# What to do:
From the line with "Looking at this" through the final line, please write out the listing exactly, including both of those lines.

# Excerpted data:
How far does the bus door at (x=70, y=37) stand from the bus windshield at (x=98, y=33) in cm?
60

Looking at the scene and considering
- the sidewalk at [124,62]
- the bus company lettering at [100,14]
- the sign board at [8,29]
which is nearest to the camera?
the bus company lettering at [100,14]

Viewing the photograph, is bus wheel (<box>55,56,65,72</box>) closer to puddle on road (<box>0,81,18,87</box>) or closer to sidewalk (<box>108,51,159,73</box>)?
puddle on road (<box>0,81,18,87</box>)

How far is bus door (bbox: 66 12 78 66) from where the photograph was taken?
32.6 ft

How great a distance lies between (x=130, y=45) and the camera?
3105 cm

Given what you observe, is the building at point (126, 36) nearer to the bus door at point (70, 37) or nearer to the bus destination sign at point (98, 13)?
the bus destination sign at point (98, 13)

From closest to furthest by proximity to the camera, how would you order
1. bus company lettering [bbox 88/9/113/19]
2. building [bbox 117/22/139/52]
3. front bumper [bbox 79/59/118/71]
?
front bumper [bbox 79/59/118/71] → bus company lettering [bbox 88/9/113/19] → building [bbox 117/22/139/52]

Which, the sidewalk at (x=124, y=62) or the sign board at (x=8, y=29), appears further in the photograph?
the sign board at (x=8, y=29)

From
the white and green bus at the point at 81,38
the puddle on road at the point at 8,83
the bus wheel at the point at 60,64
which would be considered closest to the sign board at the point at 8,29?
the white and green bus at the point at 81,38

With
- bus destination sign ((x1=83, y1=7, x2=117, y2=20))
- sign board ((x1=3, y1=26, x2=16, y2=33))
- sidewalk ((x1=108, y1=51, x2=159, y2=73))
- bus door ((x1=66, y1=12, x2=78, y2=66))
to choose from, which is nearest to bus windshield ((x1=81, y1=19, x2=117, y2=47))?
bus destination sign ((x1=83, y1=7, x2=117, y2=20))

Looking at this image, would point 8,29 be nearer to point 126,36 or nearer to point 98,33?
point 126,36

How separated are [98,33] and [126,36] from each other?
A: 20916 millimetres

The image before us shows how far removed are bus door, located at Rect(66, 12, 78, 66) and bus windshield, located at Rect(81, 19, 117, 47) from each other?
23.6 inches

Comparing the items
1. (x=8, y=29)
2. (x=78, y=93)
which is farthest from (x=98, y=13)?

# Final result:
Looking at this image, would point 8,29 be nearer to point 126,36 or nearer to point 98,33?
point 126,36

How separated are [98,33] and [126,36] from each other?
A: 20916 millimetres

The image before us shows how far removed are bus door, located at Rect(66, 12, 78, 66) and bus windshield, located at Rect(81, 19, 117, 47) from each other?
23.6 inches

Comparing the items
1. (x=8, y=29)
2. (x=78, y=93)
which is farthest from (x=98, y=13)?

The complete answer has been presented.